Data to use:
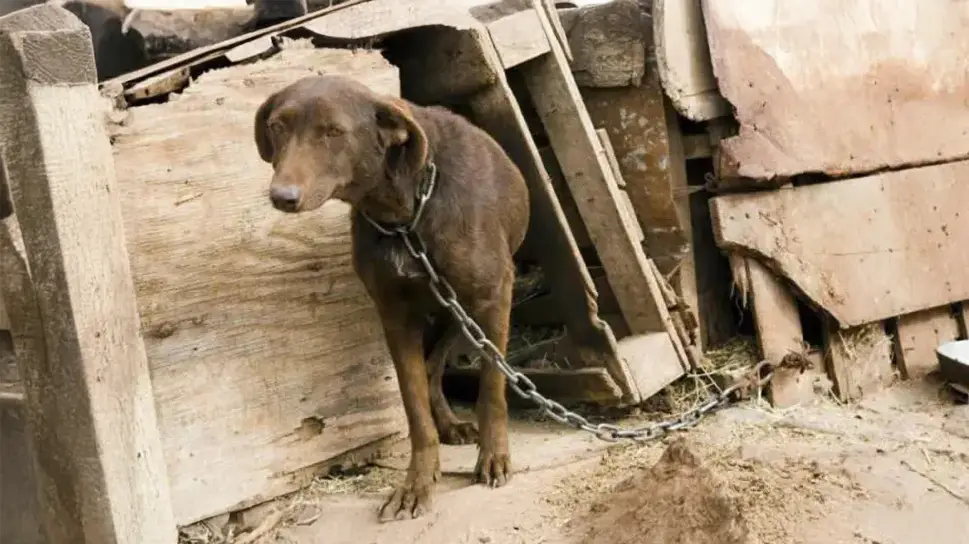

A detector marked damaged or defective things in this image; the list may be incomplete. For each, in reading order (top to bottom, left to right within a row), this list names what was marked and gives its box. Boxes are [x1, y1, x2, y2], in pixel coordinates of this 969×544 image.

splintered wood [107, 46, 404, 524]
broken wooden crate [0, 0, 696, 540]
broken wooden crate [664, 0, 969, 408]
splintered wood [704, 0, 969, 183]
splintered wood [708, 162, 968, 330]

Request:
Write out the records again with "detector" swapped for "scanner" and everything else unchanged. Leave the pictures out.

Task solution:
A scanner marked damaged or defective things in this image; the list may be incomplete. For each, in reading order (top to bottom, left to right within a row), this list names what was marked and gives its box. Boxes are [x1, y1, x2, y2], in pixel coordinates of this 969×544 image.

splintered wood [107, 46, 404, 524]
broken wooden crate [0, 0, 696, 540]
broken wooden crate [664, 0, 969, 408]
splintered wood [704, 0, 969, 183]
splintered wood [708, 162, 968, 330]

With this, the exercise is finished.